Quote every one of the records below word for word, but leave the pictures out of your answer.

# # #

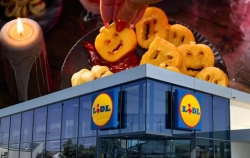Lidl tiene las mejores ideas de aperitivos deliciosos para tu fiesta de Halloween: muy originales y desde 1,50 euros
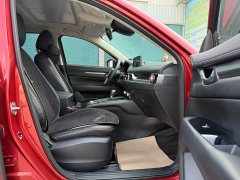 Mazda CX-5 2.0L Automatic FWD Smart Pro - ფოტო 10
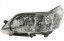 Abakus 552-1121L-LD-EM Citroen c4 2004-2008 нова фа ліва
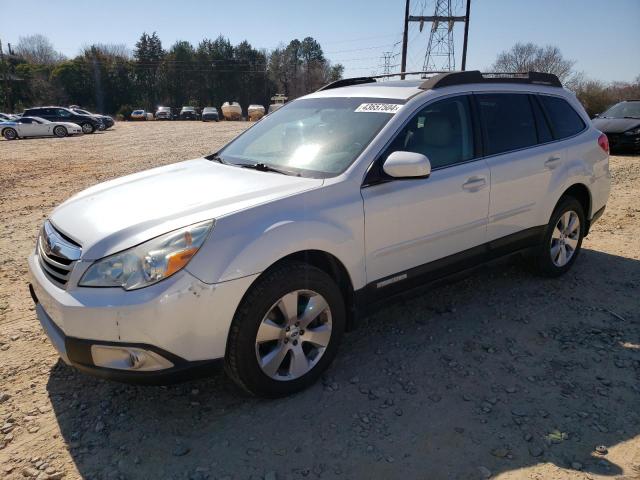2011 SUBARU OUTBACK 3.6R LIMITED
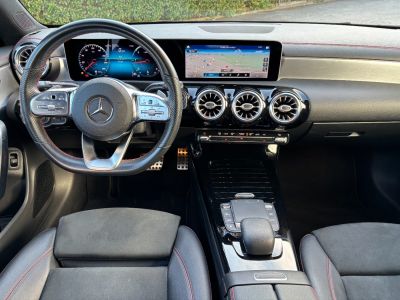 Mercedes-Benz CLA Gebrauchtwagen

# # #

-- Task answer --
Lidl tiene las mejores ideas de aperitivos deliciosos para tu fiesta de Halloween: muy originales y desde 1,50 euros
 Mazda CX-5 2.0L Automatic FWD Smart Pro - ფოტო 10
 Abakus 552-1121L-LD-EM Citroen c4 2004-2008 нова фа ліва
2011 SUBARU OUTBACK 3.6R LIMITED
 Mercedes-Benz CLA Gebrauchtwagen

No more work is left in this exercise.